Литмир - Электронная Библиотека
A
A

Настало третье утро, как они покинули отчий дом.  Они снова начали идти, но уходили всё глубже в чащу, и так как помощи было ждать неоткуда, начали детки отчаиваться. И вдруг, в полдень, увидели они красивую белоснежную птичку, что пела на ветке свою песенку, такую красивую, что детки замерли да заслушались. А как закончила она петь, то расправила свои крылья и полетела, словно маня за собой, и бежали детки вслед за ней, и прибежали к маленькому домику, на крышу которого птичка и села.
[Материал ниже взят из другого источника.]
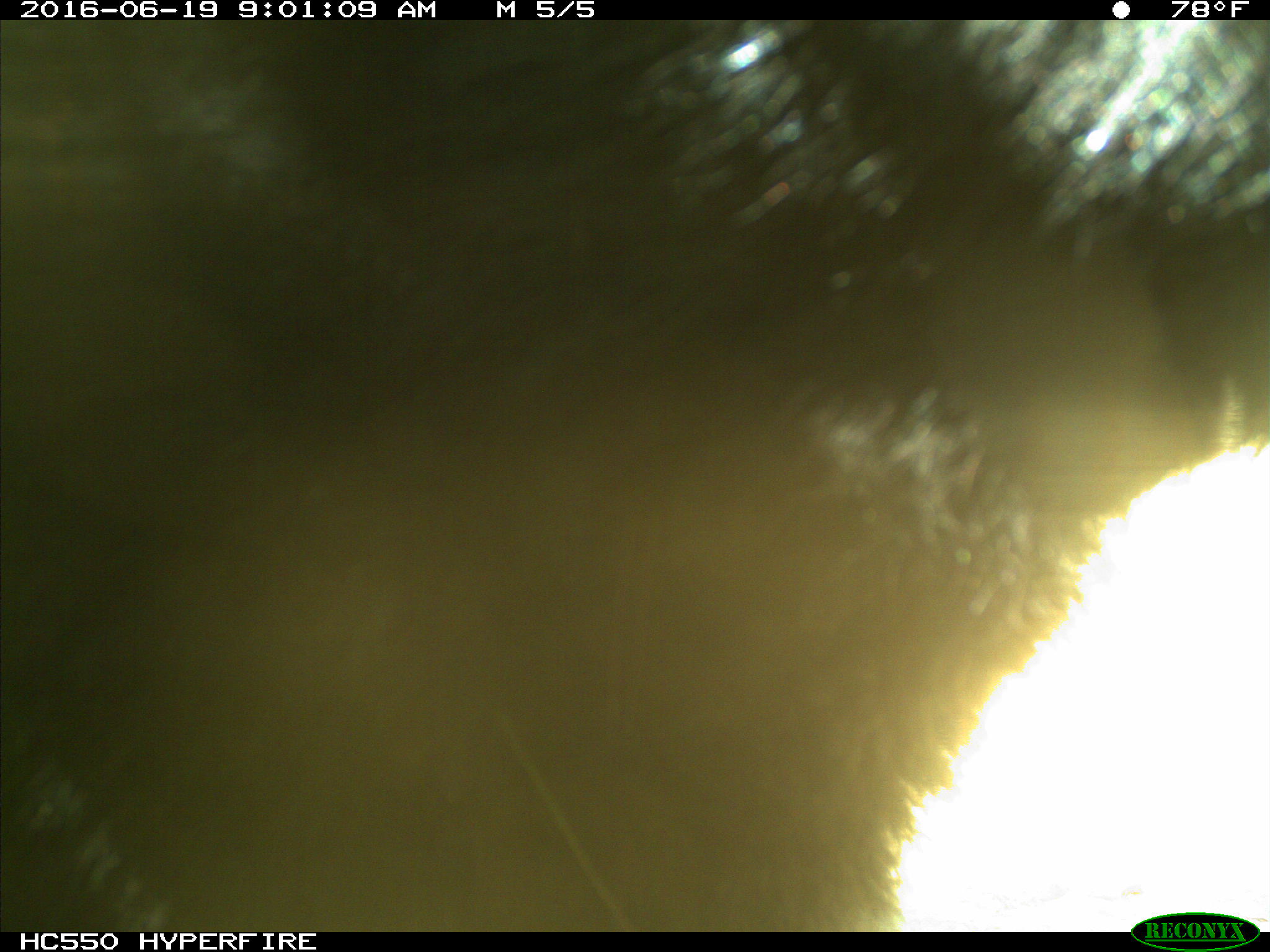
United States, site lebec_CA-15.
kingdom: Animalia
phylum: Chordata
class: Mammalia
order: Carnivora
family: Ursidae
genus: Ursus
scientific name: Ursus americanus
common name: american black bear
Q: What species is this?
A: Ursus americanus (american black bear).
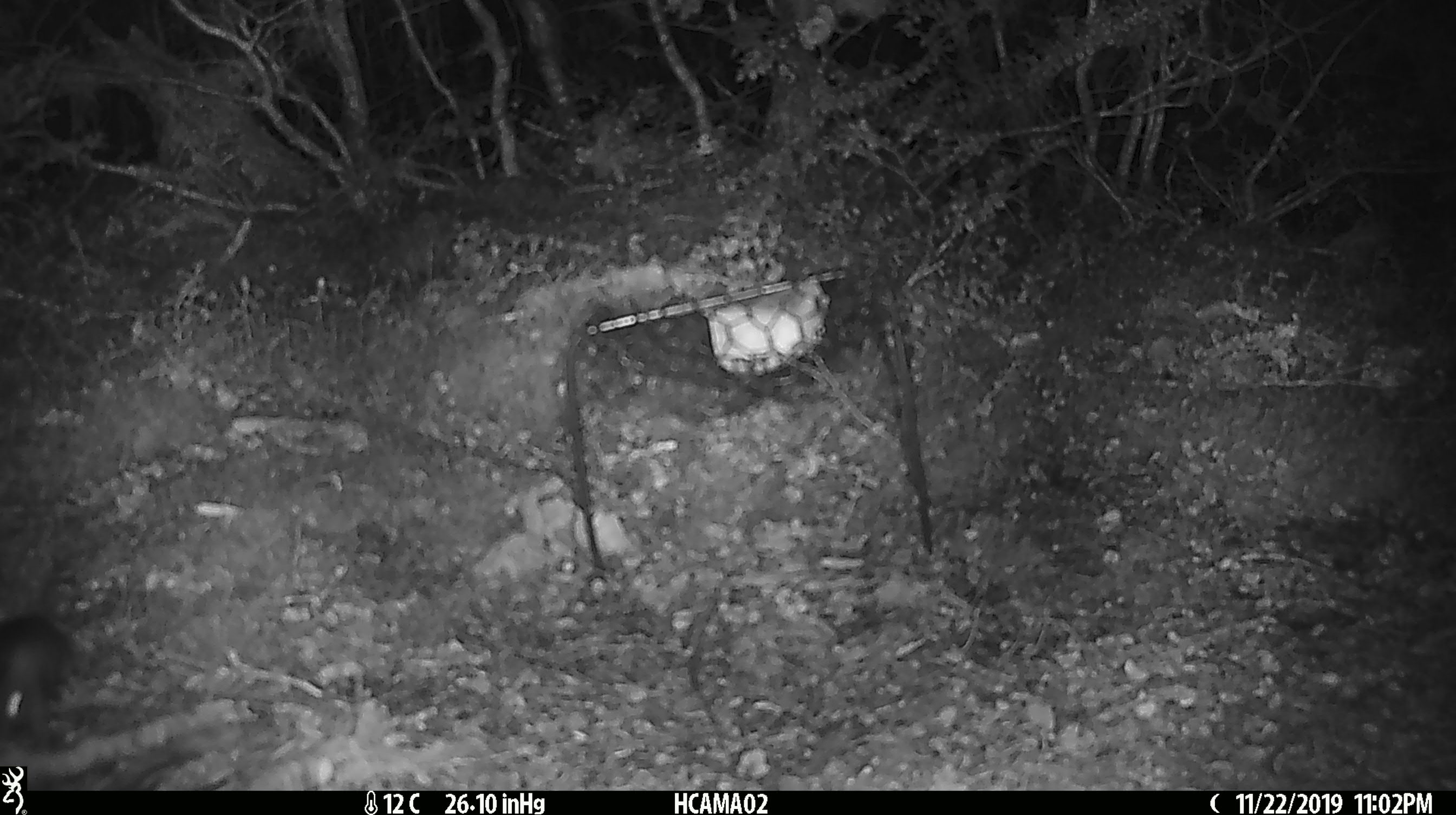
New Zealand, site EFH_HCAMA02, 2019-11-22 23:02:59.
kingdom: Animalia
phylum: Chordata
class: Mammalia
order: Rodentia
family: Muridae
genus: Mus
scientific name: Mus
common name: mouse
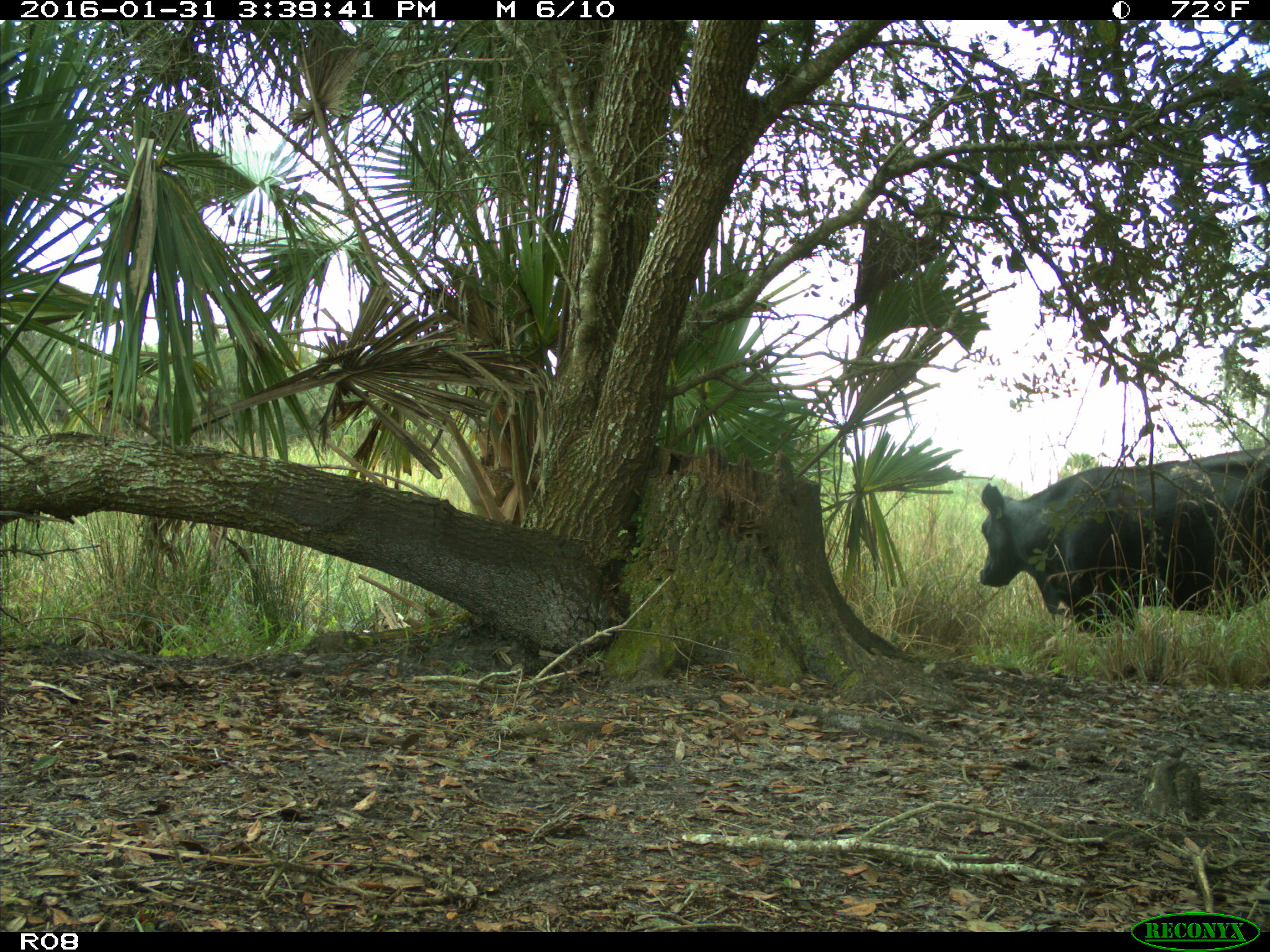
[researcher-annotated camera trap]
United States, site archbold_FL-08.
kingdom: Animalia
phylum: Chordata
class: Mammalia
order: Artiodactyla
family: Bovidae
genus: Bos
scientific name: Bos taurus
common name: domestic cow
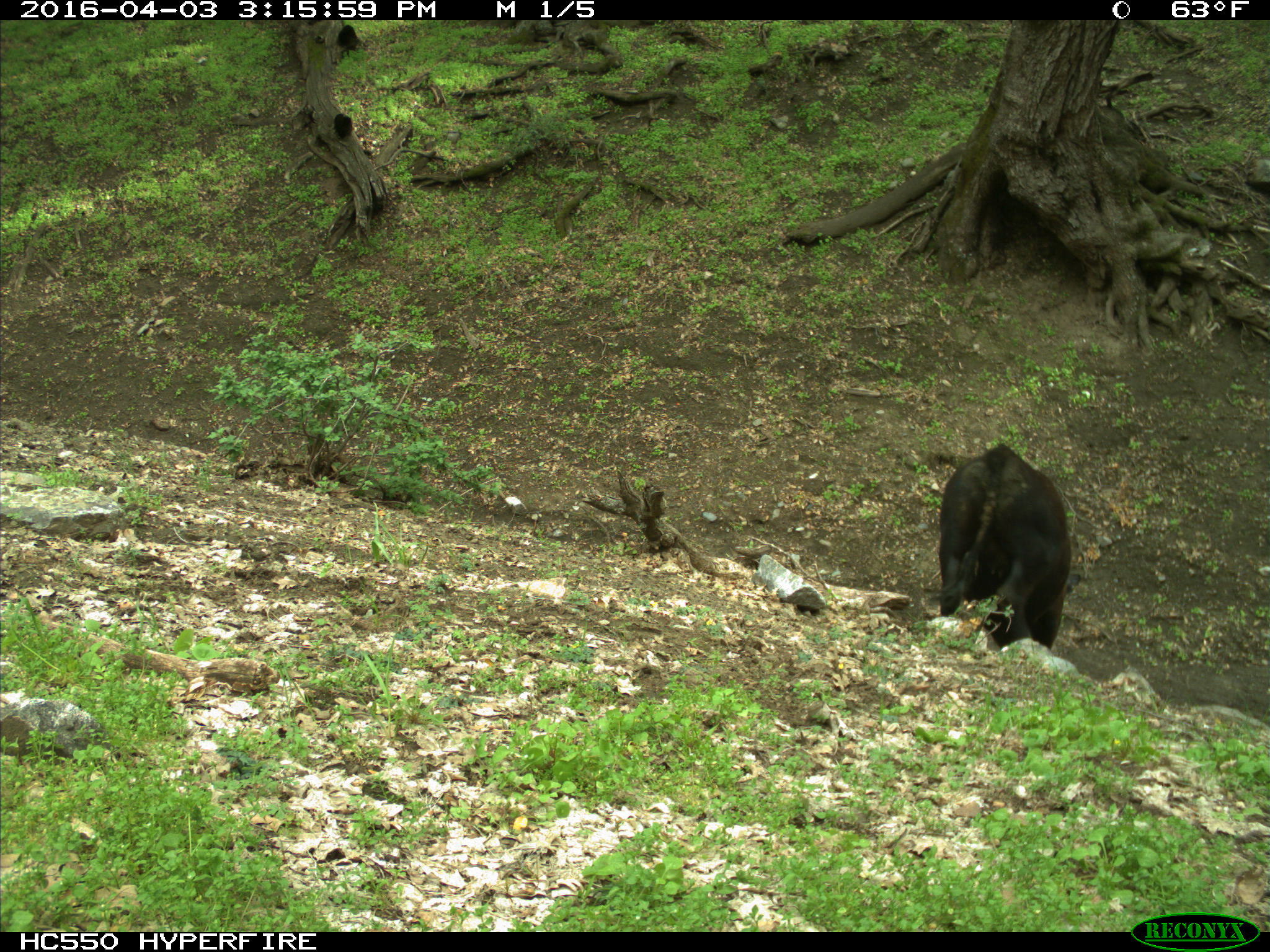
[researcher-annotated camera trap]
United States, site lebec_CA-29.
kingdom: Animalia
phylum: Chordata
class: Mammalia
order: Artiodactyla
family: Bovidae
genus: Bos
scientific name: Bos taurus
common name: domestic cow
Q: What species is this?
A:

Когда они подошли совсем близко, то оказалась, что домик сделан из хлеба и покрыт пирожными, а окошки в нём сделаны из прозрачного сахара.

– Давай-ка что-нибудь отсюда снимем, – сказал Гензель сестре, – и у нас будет Благословенная трапеза.  Я хочу съесть кусок крыши, Гретель, а ты съешь кусок от окна; оно, должно быть, сладкое.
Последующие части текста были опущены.